Extract the lines from the first line of the records below through the line containing "scientific name: Cuniculus paca", inclusive, and reproduce them exactly as written.

[Items from a data source]
##########
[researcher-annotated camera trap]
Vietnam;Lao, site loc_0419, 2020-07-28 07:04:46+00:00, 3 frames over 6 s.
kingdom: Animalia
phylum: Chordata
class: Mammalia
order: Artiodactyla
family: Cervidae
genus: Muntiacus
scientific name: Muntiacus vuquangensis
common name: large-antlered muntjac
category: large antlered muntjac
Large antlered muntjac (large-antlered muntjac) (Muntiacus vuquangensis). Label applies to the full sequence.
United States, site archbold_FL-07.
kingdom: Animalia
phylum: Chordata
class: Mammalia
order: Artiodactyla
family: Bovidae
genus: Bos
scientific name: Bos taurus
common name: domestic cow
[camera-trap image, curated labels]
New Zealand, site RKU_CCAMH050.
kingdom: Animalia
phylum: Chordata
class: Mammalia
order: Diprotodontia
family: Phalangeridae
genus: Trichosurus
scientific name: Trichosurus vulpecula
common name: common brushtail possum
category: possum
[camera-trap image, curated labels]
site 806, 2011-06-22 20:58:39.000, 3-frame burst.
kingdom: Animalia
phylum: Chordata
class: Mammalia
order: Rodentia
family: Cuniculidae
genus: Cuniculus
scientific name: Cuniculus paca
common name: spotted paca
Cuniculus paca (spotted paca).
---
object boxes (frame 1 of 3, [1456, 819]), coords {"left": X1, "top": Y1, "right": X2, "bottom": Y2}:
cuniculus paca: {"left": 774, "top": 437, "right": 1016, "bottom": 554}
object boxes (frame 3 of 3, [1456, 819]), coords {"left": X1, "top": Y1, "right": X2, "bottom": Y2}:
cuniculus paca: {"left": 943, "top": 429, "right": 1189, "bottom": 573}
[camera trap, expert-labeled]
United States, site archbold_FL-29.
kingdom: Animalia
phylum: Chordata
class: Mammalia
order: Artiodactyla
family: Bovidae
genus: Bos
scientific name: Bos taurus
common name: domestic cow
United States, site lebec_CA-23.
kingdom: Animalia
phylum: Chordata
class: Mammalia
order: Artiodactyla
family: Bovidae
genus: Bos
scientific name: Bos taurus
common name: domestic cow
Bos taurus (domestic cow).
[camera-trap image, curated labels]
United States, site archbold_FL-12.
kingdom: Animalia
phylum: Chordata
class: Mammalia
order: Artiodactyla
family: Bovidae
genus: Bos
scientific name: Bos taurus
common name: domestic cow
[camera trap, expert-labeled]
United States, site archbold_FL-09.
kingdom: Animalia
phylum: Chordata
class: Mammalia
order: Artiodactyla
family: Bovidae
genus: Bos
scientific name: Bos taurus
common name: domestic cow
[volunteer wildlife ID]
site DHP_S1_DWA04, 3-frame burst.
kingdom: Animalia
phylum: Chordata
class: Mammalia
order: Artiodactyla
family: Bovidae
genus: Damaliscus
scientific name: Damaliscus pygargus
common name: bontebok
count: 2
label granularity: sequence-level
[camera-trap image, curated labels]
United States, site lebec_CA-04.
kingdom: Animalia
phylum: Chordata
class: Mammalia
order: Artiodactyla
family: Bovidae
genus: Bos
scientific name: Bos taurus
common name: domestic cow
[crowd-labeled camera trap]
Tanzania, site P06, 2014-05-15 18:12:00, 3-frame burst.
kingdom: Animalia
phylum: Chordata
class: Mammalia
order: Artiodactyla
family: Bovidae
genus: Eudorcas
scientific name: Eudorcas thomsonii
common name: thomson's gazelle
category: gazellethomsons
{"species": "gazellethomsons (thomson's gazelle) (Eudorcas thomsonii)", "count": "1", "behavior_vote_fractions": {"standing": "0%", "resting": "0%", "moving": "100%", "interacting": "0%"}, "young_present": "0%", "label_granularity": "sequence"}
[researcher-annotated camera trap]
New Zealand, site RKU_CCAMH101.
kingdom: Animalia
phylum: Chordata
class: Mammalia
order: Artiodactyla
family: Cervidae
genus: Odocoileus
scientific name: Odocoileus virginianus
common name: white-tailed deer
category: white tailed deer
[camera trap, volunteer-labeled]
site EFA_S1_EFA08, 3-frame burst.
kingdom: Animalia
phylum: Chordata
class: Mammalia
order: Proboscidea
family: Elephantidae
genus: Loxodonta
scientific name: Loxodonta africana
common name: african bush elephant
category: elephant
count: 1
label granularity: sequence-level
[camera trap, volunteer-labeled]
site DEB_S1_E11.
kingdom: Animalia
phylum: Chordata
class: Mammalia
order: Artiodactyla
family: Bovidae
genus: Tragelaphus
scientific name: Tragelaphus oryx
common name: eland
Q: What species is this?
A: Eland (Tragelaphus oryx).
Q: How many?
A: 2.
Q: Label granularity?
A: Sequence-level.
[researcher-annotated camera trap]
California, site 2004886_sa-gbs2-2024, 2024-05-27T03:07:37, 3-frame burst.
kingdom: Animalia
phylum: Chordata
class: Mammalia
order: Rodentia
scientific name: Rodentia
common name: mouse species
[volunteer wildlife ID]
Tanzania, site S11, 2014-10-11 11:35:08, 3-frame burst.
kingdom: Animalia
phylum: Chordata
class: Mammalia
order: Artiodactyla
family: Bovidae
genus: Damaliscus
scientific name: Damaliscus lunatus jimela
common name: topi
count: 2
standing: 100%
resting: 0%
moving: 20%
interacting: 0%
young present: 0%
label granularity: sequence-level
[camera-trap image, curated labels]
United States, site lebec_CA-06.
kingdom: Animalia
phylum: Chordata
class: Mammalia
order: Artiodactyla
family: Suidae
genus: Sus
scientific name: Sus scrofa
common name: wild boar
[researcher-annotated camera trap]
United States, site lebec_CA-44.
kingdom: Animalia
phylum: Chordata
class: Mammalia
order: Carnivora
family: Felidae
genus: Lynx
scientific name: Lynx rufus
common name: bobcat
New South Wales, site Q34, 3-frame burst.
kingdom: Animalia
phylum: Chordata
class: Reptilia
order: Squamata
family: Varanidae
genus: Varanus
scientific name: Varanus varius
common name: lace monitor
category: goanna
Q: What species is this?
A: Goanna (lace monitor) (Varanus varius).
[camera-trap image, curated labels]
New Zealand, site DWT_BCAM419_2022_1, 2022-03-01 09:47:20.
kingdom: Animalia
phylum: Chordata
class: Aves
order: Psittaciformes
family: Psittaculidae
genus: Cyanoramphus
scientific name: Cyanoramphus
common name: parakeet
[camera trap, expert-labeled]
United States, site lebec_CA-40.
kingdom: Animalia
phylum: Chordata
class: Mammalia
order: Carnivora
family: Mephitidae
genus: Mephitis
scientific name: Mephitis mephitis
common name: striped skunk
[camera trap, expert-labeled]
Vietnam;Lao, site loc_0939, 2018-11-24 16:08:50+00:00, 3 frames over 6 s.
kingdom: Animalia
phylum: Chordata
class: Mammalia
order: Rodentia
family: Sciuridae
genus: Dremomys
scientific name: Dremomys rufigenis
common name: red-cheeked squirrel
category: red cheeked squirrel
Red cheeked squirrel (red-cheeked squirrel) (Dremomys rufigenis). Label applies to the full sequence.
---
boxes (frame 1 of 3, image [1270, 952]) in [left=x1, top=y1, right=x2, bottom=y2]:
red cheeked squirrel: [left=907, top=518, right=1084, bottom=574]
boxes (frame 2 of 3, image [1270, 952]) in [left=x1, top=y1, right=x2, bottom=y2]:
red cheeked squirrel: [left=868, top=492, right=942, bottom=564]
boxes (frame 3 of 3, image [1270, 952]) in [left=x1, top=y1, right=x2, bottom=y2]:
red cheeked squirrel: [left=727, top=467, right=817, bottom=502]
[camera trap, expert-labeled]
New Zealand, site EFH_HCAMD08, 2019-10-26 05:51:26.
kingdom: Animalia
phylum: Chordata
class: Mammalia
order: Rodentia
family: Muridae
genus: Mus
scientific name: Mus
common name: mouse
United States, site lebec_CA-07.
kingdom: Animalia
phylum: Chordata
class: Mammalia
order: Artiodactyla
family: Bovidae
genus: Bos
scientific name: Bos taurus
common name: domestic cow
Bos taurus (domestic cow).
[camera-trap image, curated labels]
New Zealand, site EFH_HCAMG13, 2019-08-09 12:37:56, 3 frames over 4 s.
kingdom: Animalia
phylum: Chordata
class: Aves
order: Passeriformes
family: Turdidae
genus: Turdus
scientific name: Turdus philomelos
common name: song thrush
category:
##########
Written answer:
[researcher-annotated camera trap]
Vietnam;Lao, site loc_0419, 2020-07-28 07:04:46+00:00, 3 frames over 6 s.
kingdom: Animalia
phylum: Chordata
class: Mammalia
order: Artiodactyla
family: Cervidae
genus: Muntiacus
scientific name: Muntiacus vuquangensis
common name: large-antlered muntjac
category: large antlered muntjac
Large antlered muntjac (large-antlered muntjac) (Muntiacus vuquangensis). Label applies to the full sequence.
United States, site archbold_FL-07.
kingdom: Animalia
phylum: Chordata
class: Mammalia
order: Artiodactyla
family: Bovidae
genus: Bos
scientific name: Bos taurus
common name: domestic cow
[camera-trap image, curated labels]
New Zealand, site RKU_CCAMH050.
kingdom: Animalia
phylum: Chordata
class: Mammalia
order: Diprotodontia
family: Phalangeridae
genus: Trichosurus
scientific name: Trichosurus vulpecula
common name: common brushtail possum
category: possum
[camera-trap image, curated labels]
site 806, 2011-06-22 20:58:39.000, 3-frame burst.
kingdom: Animalia
phylum: Chordata
class: Mammalia
order: Rodentia
family: Cuniculidae
genus: Cuniculus
scientific name: Cuniculus paca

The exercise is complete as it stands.